Death Science Says It Had a Contract to Use Vet's Body for Education After Widow's Dispute

The use of a man's cadaver for a public dissection to which tickets were sold has upset his widow, the Associated Press reported.

The organization Death Science said it bought the body and organized its public dissection to be used for education. The business said the body was used in its Cadaver Lab Class in accordance with the language in a contract.

The dissection took place on October 17 in Portland, Oregon. Tickets were sold through the Oddities and Curiosities Expo, which touts itself as a draw for the "lovers of the strange, unusual and bizarre." They go on to say: "We truly have something weird for everyone at our shows."

KING-TV in Seattle identified the cadaver as David Saunders, 98, a World War II and Korean War veteran from Baker, Louisiana. Saunders' widow, Elsie, was aghast at how her husband's body was used.

"I have all this paperwork that says his body would be used for science—nothing about this commercialization of his death," she told The Advocate of Baton Rouge.

Death Science said in a statement Friday that its contract with Med Ed Labs of Las Vegas certified that the cadaver could be used for research, medical and educational purposes.

"My goal was to create an educational experience for individuals who have an interest in learning more about human anatomy. We understand that this event has caused undue stress for the family and we apologize for that," wrote Jeremy Ciliberto, who described himself as "communications consultant" for the group, AP reported.

Despite his description as a communications consultant, KING-TV described him as a founder of Death Science.

For more reporting from the Associated Press, see below.

Human Body, Cadaver, Skeletal
The use of a man's cadaver for a public dissection to which tickets were sold has upset his widow. Above, a visitor inspects a display at the Human Body exhibition in St. Petersburg, Russia, on September 17, 2015. (Photo by OLGA MALTSEVA/AFP via Getty Images) Getty Images

Ciliberto told the station that Death Science paid more than $10,000 for the cadaver. About 70 people paid $100 to $500 to attend its dissection, depending on whether they were doing so virtually or in person, the seat location and whether they were watching for a whole or half a day, the prepared statement said.

Death Science did not immediately respond to a request for comment Friday from AP, including a question about whether it had held similar classes in the past.

"Med Ed Labs provided the cadaver, supplied the anatomist (the individual who instructed/conducted the class), tools and equipment for the procedure, a completed serology report, booked the venue for the course, and was responsible for the handling of the cadaver before, during and after the event," the Death Science statement said.

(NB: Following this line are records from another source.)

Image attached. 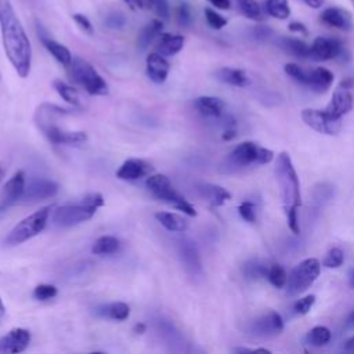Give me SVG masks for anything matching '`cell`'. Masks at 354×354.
<instances>
[{
  "label": "cell",
  "mask_w": 354,
  "mask_h": 354,
  "mask_svg": "<svg viewBox=\"0 0 354 354\" xmlns=\"http://www.w3.org/2000/svg\"><path fill=\"white\" fill-rule=\"evenodd\" d=\"M0 32L5 53L21 78L32 67V46L10 0H0Z\"/></svg>",
  "instance_id": "1"
},
{
  "label": "cell",
  "mask_w": 354,
  "mask_h": 354,
  "mask_svg": "<svg viewBox=\"0 0 354 354\" xmlns=\"http://www.w3.org/2000/svg\"><path fill=\"white\" fill-rule=\"evenodd\" d=\"M275 177L279 186V193L285 212L297 210L302 204L300 183L288 153H281L275 164Z\"/></svg>",
  "instance_id": "2"
},
{
  "label": "cell",
  "mask_w": 354,
  "mask_h": 354,
  "mask_svg": "<svg viewBox=\"0 0 354 354\" xmlns=\"http://www.w3.org/2000/svg\"><path fill=\"white\" fill-rule=\"evenodd\" d=\"M274 159V153L256 143L245 141L238 144L222 164L224 172H235L250 165H266Z\"/></svg>",
  "instance_id": "3"
},
{
  "label": "cell",
  "mask_w": 354,
  "mask_h": 354,
  "mask_svg": "<svg viewBox=\"0 0 354 354\" xmlns=\"http://www.w3.org/2000/svg\"><path fill=\"white\" fill-rule=\"evenodd\" d=\"M50 210H52V206H46V208H42L38 212L32 213L31 216L26 217L24 220H21L9 233V235L5 239V245L16 246V245H20V244L37 237L38 234H41L49 222Z\"/></svg>",
  "instance_id": "4"
},
{
  "label": "cell",
  "mask_w": 354,
  "mask_h": 354,
  "mask_svg": "<svg viewBox=\"0 0 354 354\" xmlns=\"http://www.w3.org/2000/svg\"><path fill=\"white\" fill-rule=\"evenodd\" d=\"M147 188L161 201H165L168 204H172L179 210H183V213L188 216H197V210L194 206L186 201L183 195H180L172 186L170 180L164 175H153L146 181Z\"/></svg>",
  "instance_id": "5"
},
{
  "label": "cell",
  "mask_w": 354,
  "mask_h": 354,
  "mask_svg": "<svg viewBox=\"0 0 354 354\" xmlns=\"http://www.w3.org/2000/svg\"><path fill=\"white\" fill-rule=\"evenodd\" d=\"M321 264L317 259L308 257L293 267L286 281L288 295L295 296L306 292L318 278Z\"/></svg>",
  "instance_id": "6"
},
{
  "label": "cell",
  "mask_w": 354,
  "mask_h": 354,
  "mask_svg": "<svg viewBox=\"0 0 354 354\" xmlns=\"http://www.w3.org/2000/svg\"><path fill=\"white\" fill-rule=\"evenodd\" d=\"M72 75L78 83H81L85 90L92 96H107L108 85L103 77L96 71V68L81 57H75L71 64Z\"/></svg>",
  "instance_id": "7"
},
{
  "label": "cell",
  "mask_w": 354,
  "mask_h": 354,
  "mask_svg": "<svg viewBox=\"0 0 354 354\" xmlns=\"http://www.w3.org/2000/svg\"><path fill=\"white\" fill-rule=\"evenodd\" d=\"M302 119L307 126H310L311 129L322 135L333 136V135H337L342 129V118H335L329 115L325 110L324 111L313 110V108L303 110Z\"/></svg>",
  "instance_id": "8"
},
{
  "label": "cell",
  "mask_w": 354,
  "mask_h": 354,
  "mask_svg": "<svg viewBox=\"0 0 354 354\" xmlns=\"http://www.w3.org/2000/svg\"><path fill=\"white\" fill-rule=\"evenodd\" d=\"M97 208L82 205H66L56 209L53 215V223L60 227H71L81 224L89 219H92L96 213Z\"/></svg>",
  "instance_id": "9"
},
{
  "label": "cell",
  "mask_w": 354,
  "mask_h": 354,
  "mask_svg": "<svg viewBox=\"0 0 354 354\" xmlns=\"http://www.w3.org/2000/svg\"><path fill=\"white\" fill-rule=\"evenodd\" d=\"M284 331V319L277 311H267L248 325V332L256 337H270Z\"/></svg>",
  "instance_id": "10"
},
{
  "label": "cell",
  "mask_w": 354,
  "mask_h": 354,
  "mask_svg": "<svg viewBox=\"0 0 354 354\" xmlns=\"http://www.w3.org/2000/svg\"><path fill=\"white\" fill-rule=\"evenodd\" d=\"M177 249L186 273L191 277L202 275V262L197 245L190 238H181L179 239Z\"/></svg>",
  "instance_id": "11"
},
{
  "label": "cell",
  "mask_w": 354,
  "mask_h": 354,
  "mask_svg": "<svg viewBox=\"0 0 354 354\" xmlns=\"http://www.w3.org/2000/svg\"><path fill=\"white\" fill-rule=\"evenodd\" d=\"M60 187L57 183L48 179H31L28 184H26V193L23 195L24 202H37L53 198L57 195Z\"/></svg>",
  "instance_id": "12"
},
{
  "label": "cell",
  "mask_w": 354,
  "mask_h": 354,
  "mask_svg": "<svg viewBox=\"0 0 354 354\" xmlns=\"http://www.w3.org/2000/svg\"><path fill=\"white\" fill-rule=\"evenodd\" d=\"M344 48L340 41L333 38H317L311 45V59L328 61L342 57Z\"/></svg>",
  "instance_id": "13"
},
{
  "label": "cell",
  "mask_w": 354,
  "mask_h": 354,
  "mask_svg": "<svg viewBox=\"0 0 354 354\" xmlns=\"http://www.w3.org/2000/svg\"><path fill=\"white\" fill-rule=\"evenodd\" d=\"M41 130L53 144H66V146H82L88 141V136L83 132H67L55 124H49Z\"/></svg>",
  "instance_id": "14"
},
{
  "label": "cell",
  "mask_w": 354,
  "mask_h": 354,
  "mask_svg": "<svg viewBox=\"0 0 354 354\" xmlns=\"http://www.w3.org/2000/svg\"><path fill=\"white\" fill-rule=\"evenodd\" d=\"M31 342L30 331L24 328H13L8 335L0 337V351L17 354L24 351Z\"/></svg>",
  "instance_id": "15"
},
{
  "label": "cell",
  "mask_w": 354,
  "mask_h": 354,
  "mask_svg": "<svg viewBox=\"0 0 354 354\" xmlns=\"http://www.w3.org/2000/svg\"><path fill=\"white\" fill-rule=\"evenodd\" d=\"M26 175L24 172H17L3 187V197L0 201V212L9 208L10 205H14L20 199H23V195L26 193Z\"/></svg>",
  "instance_id": "16"
},
{
  "label": "cell",
  "mask_w": 354,
  "mask_h": 354,
  "mask_svg": "<svg viewBox=\"0 0 354 354\" xmlns=\"http://www.w3.org/2000/svg\"><path fill=\"white\" fill-rule=\"evenodd\" d=\"M353 101L354 100H353V95L350 93V89L339 86L335 90V93H333L329 104L326 106L325 111L335 118H342L343 115H346L347 112L351 111Z\"/></svg>",
  "instance_id": "17"
},
{
  "label": "cell",
  "mask_w": 354,
  "mask_h": 354,
  "mask_svg": "<svg viewBox=\"0 0 354 354\" xmlns=\"http://www.w3.org/2000/svg\"><path fill=\"white\" fill-rule=\"evenodd\" d=\"M321 21L325 26L340 30V31L348 32L353 30L351 14L344 9H339V8L325 9L321 14Z\"/></svg>",
  "instance_id": "18"
},
{
  "label": "cell",
  "mask_w": 354,
  "mask_h": 354,
  "mask_svg": "<svg viewBox=\"0 0 354 354\" xmlns=\"http://www.w3.org/2000/svg\"><path fill=\"white\" fill-rule=\"evenodd\" d=\"M170 66L166 61L165 56L157 53H151L147 57V75L154 83H164L169 75Z\"/></svg>",
  "instance_id": "19"
},
{
  "label": "cell",
  "mask_w": 354,
  "mask_h": 354,
  "mask_svg": "<svg viewBox=\"0 0 354 354\" xmlns=\"http://www.w3.org/2000/svg\"><path fill=\"white\" fill-rule=\"evenodd\" d=\"M194 104L197 111L205 118L219 119L224 115V111H226V103L217 97L202 96V97H198Z\"/></svg>",
  "instance_id": "20"
},
{
  "label": "cell",
  "mask_w": 354,
  "mask_h": 354,
  "mask_svg": "<svg viewBox=\"0 0 354 354\" xmlns=\"http://www.w3.org/2000/svg\"><path fill=\"white\" fill-rule=\"evenodd\" d=\"M151 172V166L143 159H128L117 172L121 180H139Z\"/></svg>",
  "instance_id": "21"
},
{
  "label": "cell",
  "mask_w": 354,
  "mask_h": 354,
  "mask_svg": "<svg viewBox=\"0 0 354 354\" xmlns=\"http://www.w3.org/2000/svg\"><path fill=\"white\" fill-rule=\"evenodd\" d=\"M155 331L159 333L162 340L170 346V348L177 350V346L183 344V337L175 324L166 318H157L154 321Z\"/></svg>",
  "instance_id": "22"
},
{
  "label": "cell",
  "mask_w": 354,
  "mask_h": 354,
  "mask_svg": "<svg viewBox=\"0 0 354 354\" xmlns=\"http://www.w3.org/2000/svg\"><path fill=\"white\" fill-rule=\"evenodd\" d=\"M197 191L204 199H206L213 206H222L231 199V194L226 188L210 183L198 184Z\"/></svg>",
  "instance_id": "23"
},
{
  "label": "cell",
  "mask_w": 354,
  "mask_h": 354,
  "mask_svg": "<svg viewBox=\"0 0 354 354\" xmlns=\"http://www.w3.org/2000/svg\"><path fill=\"white\" fill-rule=\"evenodd\" d=\"M39 37H41V41H42L43 46L48 49V52H49L60 64H63L64 67H71L74 59H72V55H71V52H70L68 48H66L64 45H61V43H59V42H56L55 39H52L50 37H48L46 32L42 31V28H41Z\"/></svg>",
  "instance_id": "24"
},
{
  "label": "cell",
  "mask_w": 354,
  "mask_h": 354,
  "mask_svg": "<svg viewBox=\"0 0 354 354\" xmlns=\"http://www.w3.org/2000/svg\"><path fill=\"white\" fill-rule=\"evenodd\" d=\"M183 46H184V37L162 34L157 45V52L165 57H170L177 55L183 49Z\"/></svg>",
  "instance_id": "25"
},
{
  "label": "cell",
  "mask_w": 354,
  "mask_h": 354,
  "mask_svg": "<svg viewBox=\"0 0 354 354\" xmlns=\"http://www.w3.org/2000/svg\"><path fill=\"white\" fill-rule=\"evenodd\" d=\"M333 82V74L322 67H318L308 72V82L307 88L315 92H325Z\"/></svg>",
  "instance_id": "26"
},
{
  "label": "cell",
  "mask_w": 354,
  "mask_h": 354,
  "mask_svg": "<svg viewBox=\"0 0 354 354\" xmlns=\"http://www.w3.org/2000/svg\"><path fill=\"white\" fill-rule=\"evenodd\" d=\"M217 79H220L222 82L235 86V88H246L249 85V78L246 75L245 71L242 70H237V68H222L216 72Z\"/></svg>",
  "instance_id": "27"
},
{
  "label": "cell",
  "mask_w": 354,
  "mask_h": 354,
  "mask_svg": "<svg viewBox=\"0 0 354 354\" xmlns=\"http://www.w3.org/2000/svg\"><path fill=\"white\" fill-rule=\"evenodd\" d=\"M155 219L168 230V231H175V233H184L188 228L187 220L172 212H158L155 213Z\"/></svg>",
  "instance_id": "28"
},
{
  "label": "cell",
  "mask_w": 354,
  "mask_h": 354,
  "mask_svg": "<svg viewBox=\"0 0 354 354\" xmlns=\"http://www.w3.org/2000/svg\"><path fill=\"white\" fill-rule=\"evenodd\" d=\"M162 28L164 23L161 20H153L151 23H148L137 37V48L144 52L154 42V39L161 35Z\"/></svg>",
  "instance_id": "29"
},
{
  "label": "cell",
  "mask_w": 354,
  "mask_h": 354,
  "mask_svg": "<svg viewBox=\"0 0 354 354\" xmlns=\"http://www.w3.org/2000/svg\"><path fill=\"white\" fill-rule=\"evenodd\" d=\"M279 46L286 50L289 55L299 57V59H311V46L304 43L300 39L295 38H282Z\"/></svg>",
  "instance_id": "30"
},
{
  "label": "cell",
  "mask_w": 354,
  "mask_h": 354,
  "mask_svg": "<svg viewBox=\"0 0 354 354\" xmlns=\"http://www.w3.org/2000/svg\"><path fill=\"white\" fill-rule=\"evenodd\" d=\"M264 10L270 17L277 20H286L291 16L288 0H266Z\"/></svg>",
  "instance_id": "31"
},
{
  "label": "cell",
  "mask_w": 354,
  "mask_h": 354,
  "mask_svg": "<svg viewBox=\"0 0 354 354\" xmlns=\"http://www.w3.org/2000/svg\"><path fill=\"white\" fill-rule=\"evenodd\" d=\"M119 246H121V244L115 237L104 235V237H100L93 244L92 252L95 255H112V253H117L119 250Z\"/></svg>",
  "instance_id": "32"
},
{
  "label": "cell",
  "mask_w": 354,
  "mask_h": 354,
  "mask_svg": "<svg viewBox=\"0 0 354 354\" xmlns=\"http://www.w3.org/2000/svg\"><path fill=\"white\" fill-rule=\"evenodd\" d=\"M53 86L56 89V92L67 101L70 103L71 106L74 107H78V108H82V101H81V97H79V93L71 88L68 83L60 81V79H56L53 82Z\"/></svg>",
  "instance_id": "33"
},
{
  "label": "cell",
  "mask_w": 354,
  "mask_h": 354,
  "mask_svg": "<svg viewBox=\"0 0 354 354\" xmlns=\"http://www.w3.org/2000/svg\"><path fill=\"white\" fill-rule=\"evenodd\" d=\"M99 313H101L103 315H107L108 318L117 319V321H124L130 315V307L124 303V302H117V303H111L106 307H103V310Z\"/></svg>",
  "instance_id": "34"
},
{
  "label": "cell",
  "mask_w": 354,
  "mask_h": 354,
  "mask_svg": "<svg viewBox=\"0 0 354 354\" xmlns=\"http://www.w3.org/2000/svg\"><path fill=\"white\" fill-rule=\"evenodd\" d=\"M238 8L241 10V13L253 21H262L263 20V12L262 8L259 6V3L256 0H237Z\"/></svg>",
  "instance_id": "35"
},
{
  "label": "cell",
  "mask_w": 354,
  "mask_h": 354,
  "mask_svg": "<svg viewBox=\"0 0 354 354\" xmlns=\"http://www.w3.org/2000/svg\"><path fill=\"white\" fill-rule=\"evenodd\" d=\"M242 271H244V275L246 278H249V279H259V278L267 277L268 267L264 263H262L260 260L253 259V260H249V262H246L244 264Z\"/></svg>",
  "instance_id": "36"
},
{
  "label": "cell",
  "mask_w": 354,
  "mask_h": 354,
  "mask_svg": "<svg viewBox=\"0 0 354 354\" xmlns=\"http://www.w3.org/2000/svg\"><path fill=\"white\" fill-rule=\"evenodd\" d=\"M332 337V333L331 331L326 328V326H314L306 336L307 339V343L311 344V346H315V347H321V346H325L326 343H329Z\"/></svg>",
  "instance_id": "37"
},
{
  "label": "cell",
  "mask_w": 354,
  "mask_h": 354,
  "mask_svg": "<svg viewBox=\"0 0 354 354\" xmlns=\"http://www.w3.org/2000/svg\"><path fill=\"white\" fill-rule=\"evenodd\" d=\"M267 278H268V281H270L275 288H284V286H286L288 274H286V271H285L279 264H273V266L268 268Z\"/></svg>",
  "instance_id": "38"
},
{
  "label": "cell",
  "mask_w": 354,
  "mask_h": 354,
  "mask_svg": "<svg viewBox=\"0 0 354 354\" xmlns=\"http://www.w3.org/2000/svg\"><path fill=\"white\" fill-rule=\"evenodd\" d=\"M344 262V255L339 248H332L325 255L322 260V266L326 268H339Z\"/></svg>",
  "instance_id": "39"
},
{
  "label": "cell",
  "mask_w": 354,
  "mask_h": 354,
  "mask_svg": "<svg viewBox=\"0 0 354 354\" xmlns=\"http://www.w3.org/2000/svg\"><path fill=\"white\" fill-rule=\"evenodd\" d=\"M285 72L296 82H299L300 85L307 86L308 82V72H306L303 68H300L297 64H286L284 67Z\"/></svg>",
  "instance_id": "40"
},
{
  "label": "cell",
  "mask_w": 354,
  "mask_h": 354,
  "mask_svg": "<svg viewBox=\"0 0 354 354\" xmlns=\"http://www.w3.org/2000/svg\"><path fill=\"white\" fill-rule=\"evenodd\" d=\"M205 19L209 27L213 30H222L227 26V20L213 9H205Z\"/></svg>",
  "instance_id": "41"
},
{
  "label": "cell",
  "mask_w": 354,
  "mask_h": 354,
  "mask_svg": "<svg viewBox=\"0 0 354 354\" xmlns=\"http://www.w3.org/2000/svg\"><path fill=\"white\" fill-rule=\"evenodd\" d=\"M57 295V288L50 284H41L34 291V297L38 300H49Z\"/></svg>",
  "instance_id": "42"
},
{
  "label": "cell",
  "mask_w": 354,
  "mask_h": 354,
  "mask_svg": "<svg viewBox=\"0 0 354 354\" xmlns=\"http://www.w3.org/2000/svg\"><path fill=\"white\" fill-rule=\"evenodd\" d=\"M315 303V296L314 295H308V296H304L302 299H299L295 306H293V311L297 314V315H304L307 314L311 307L314 306Z\"/></svg>",
  "instance_id": "43"
},
{
  "label": "cell",
  "mask_w": 354,
  "mask_h": 354,
  "mask_svg": "<svg viewBox=\"0 0 354 354\" xmlns=\"http://www.w3.org/2000/svg\"><path fill=\"white\" fill-rule=\"evenodd\" d=\"M106 26L111 30H122L126 26V19L121 12H111L106 17Z\"/></svg>",
  "instance_id": "44"
},
{
  "label": "cell",
  "mask_w": 354,
  "mask_h": 354,
  "mask_svg": "<svg viewBox=\"0 0 354 354\" xmlns=\"http://www.w3.org/2000/svg\"><path fill=\"white\" fill-rule=\"evenodd\" d=\"M238 212H239V216L248 222V223H255L256 222V209H255V205L249 201H245L239 205L238 208Z\"/></svg>",
  "instance_id": "45"
},
{
  "label": "cell",
  "mask_w": 354,
  "mask_h": 354,
  "mask_svg": "<svg viewBox=\"0 0 354 354\" xmlns=\"http://www.w3.org/2000/svg\"><path fill=\"white\" fill-rule=\"evenodd\" d=\"M153 9H154L155 14L161 20H168L169 19V3H168V0H154Z\"/></svg>",
  "instance_id": "46"
},
{
  "label": "cell",
  "mask_w": 354,
  "mask_h": 354,
  "mask_svg": "<svg viewBox=\"0 0 354 354\" xmlns=\"http://www.w3.org/2000/svg\"><path fill=\"white\" fill-rule=\"evenodd\" d=\"M177 20H179V24L183 27H188L191 24V13L187 3L180 5L177 10Z\"/></svg>",
  "instance_id": "47"
},
{
  "label": "cell",
  "mask_w": 354,
  "mask_h": 354,
  "mask_svg": "<svg viewBox=\"0 0 354 354\" xmlns=\"http://www.w3.org/2000/svg\"><path fill=\"white\" fill-rule=\"evenodd\" d=\"M74 21L77 23V26H78L82 31L90 34V35L93 34V26H92L90 20H89L86 16L77 13V14H74Z\"/></svg>",
  "instance_id": "48"
},
{
  "label": "cell",
  "mask_w": 354,
  "mask_h": 354,
  "mask_svg": "<svg viewBox=\"0 0 354 354\" xmlns=\"http://www.w3.org/2000/svg\"><path fill=\"white\" fill-rule=\"evenodd\" d=\"M133 10H150L153 9L154 0H125Z\"/></svg>",
  "instance_id": "49"
},
{
  "label": "cell",
  "mask_w": 354,
  "mask_h": 354,
  "mask_svg": "<svg viewBox=\"0 0 354 354\" xmlns=\"http://www.w3.org/2000/svg\"><path fill=\"white\" fill-rule=\"evenodd\" d=\"M82 204H85L88 206H93V208H100V206L104 205V198H103L101 194L95 193V194H90V195L85 197Z\"/></svg>",
  "instance_id": "50"
},
{
  "label": "cell",
  "mask_w": 354,
  "mask_h": 354,
  "mask_svg": "<svg viewBox=\"0 0 354 354\" xmlns=\"http://www.w3.org/2000/svg\"><path fill=\"white\" fill-rule=\"evenodd\" d=\"M288 28H289V31H291V32H296V34H302V35H307V34H308V32H307L306 26H304L303 23H299V21H293V23H291Z\"/></svg>",
  "instance_id": "51"
},
{
  "label": "cell",
  "mask_w": 354,
  "mask_h": 354,
  "mask_svg": "<svg viewBox=\"0 0 354 354\" xmlns=\"http://www.w3.org/2000/svg\"><path fill=\"white\" fill-rule=\"evenodd\" d=\"M208 2L220 10H228L231 8V0H208Z\"/></svg>",
  "instance_id": "52"
},
{
  "label": "cell",
  "mask_w": 354,
  "mask_h": 354,
  "mask_svg": "<svg viewBox=\"0 0 354 354\" xmlns=\"http://www.w3.org/2000/svg\"><path fill=\"white\" fill-rule=\"evenodd\" d=\"M253 35L257 41H263V39H267L271 35V31L268 28H264V27H257V28H255Z\"/></svg>",
  "instance_id": "53"
},
{
  "label": "cell",
  "mask_w": 354,
  "mask_h": 354,
  "mask_svg": "<svg viewBox=\"0 0 354 354\" xmlns=\"http://www.w3.org/2000/svg\"><path fill=\"white\" fill-rule=\"evenodd\" d=\"M235 136H237V130L233 129V128H227V129L224 130V133L222 135V139L226 140V141H230V140L235 139Z\"/></svg>",
  "instance_id": "54"
},
{
  "label": "cell",
  "mask_w": 354,
  "mask_h": 354,
  "mask_svg": "<svg viewBox=\"0 0 354 354\" xmlns=\"http://www.w3.org/2000/svg\"><path fill=\"white\" fill-rule=\"evenodd\" d=\"M304 3L311 9H321L324 5V0H304Z\"/></svg>",
  "instance_id": "55"
},
{
  "label": "cell",
  "mask_w": 354,
  "mask_h": 354,
  "mask_svg": "<svg viewBox=\"0 0 354 354\" xmlns=\"http://www.w3.org/2000/svg\"><path fill=\"white\" fill-rule=\"evenodd\" d=\"M344 350L348 353H354V336H351L350 339L346 340L344 343Z\"/></svg>",
  "instance_id": "56"
},
{
  "label": "cell",
  "mask_w": 354,
  "mask_h": 354,
  "mask_svg": "<svg viewBox=\"0 0 354 354\" xmlns=\"http://www.w3.org/2000/svg\"><path fill=\"white\" fill-rule=\"evenodd\" d=\"M146 329H147V326H146V324H143V322L136 324V326H135V332H136V333H144Z\"/></svg>",
  "instance_id": "57"
},
{
  "label": "cell",
  "mask_w": 354,
  "mask_h": 354,
  "mask_svg": "<svg viewBox=\"0 0 354 354\" xmlns=\"http://www.w3.org/2000/svg\"><path fill=\"white\" fill-rule=\"evenodd\" d=\"M342 88H346V89H351L354 86V81L353 79H346V81H342L340 83Z\"/></svg>",
  "instance_id": "58"
},
{
  "label": "cell",
  "mask_w": 354,
  "mask_h": 354,
  "mask_svg": "<svg viewBox=\"0 0 354 354\" xmlns=\"http://www.w3.org/2000/svg\"><path fill=\"white\" fill-rule=\"evenodd\" d=\"M346 325H347L348 328H354V311L348 315V318H347V321H346Z\"/></svg>",
  "instance_id": "59"
},
{
  "label": "cell",
  "mask_w": 354,
  "mask_h": 354,
  "mask_svg": "<svg viewBox=\"0 0 354 354\" xmlns=\"http://www.w3.org/2000/svg\"><path fill=\"white\" fill-rule=\"evenodd\" d=\"M5 176H6V169H5V166L2 164H0V181L5 179Z\"/></svg>",
  "instance_id": "60"
},
{
  "label": "cell",
  "mask_w": 354,
  "mask_h": 354,
  "mask_svg": "<svg viewBox=\"0 0 354 354\" xmlns=\"http://www.w3.org/2000/svg\"><path fill=\"white\" fill-rule=\"evenodd\" d=\"M350 286L354 289V270L350 274Z\"/></svg>",
  "instance_id": "61"
},
{
  "label": "cell",
  "mask_w": 354,
  "mask_h": 354,
  "mask_svg": "<svg viewBox=\"0 0 354 354\" xmlns=\"http://www.w3.org/2000/svg\"><path fill=\"white\" fill-rule=\"evenodd\" d=\"M3 311H5V304H3L2 299H0V313H3Z\"/></svg>",
  "instance_id": "62"
},
{
  "label": "cell",
  "mask_w": 354,
  "mask_h": 354,
  "mask_svg": "<svg viewBox=\"0 0 354 354\" xmlns=\"http://www.w3.org/2000/svg\"><path fill=\"white\" fill-rule=\"evenodd\" d=\"M350 3L353 5V8H354V0H350Z\"/></svg>",
  "instance_id": "63"
}]
</instances>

Med Ed manager Obteen Nassiri told the newspaper that he did not know people would be buying tickets. Death Science had promised everything would be professional, he said.

Death Science said it had been in touch with Nassiri for months, "including, but not limited to, the fact that the attendees are not exclusively medical students and ticket sales."

Both said it was Death Science's first contract with Med Ed, and would be the last. The company had been slated to provide a cadaver for a Halloween class in Seattle that was canceled after KING-TV's reports.

"Death Science and Med Ed Labs dissolved their working relationship and the event was canceled," Death Science's statement said.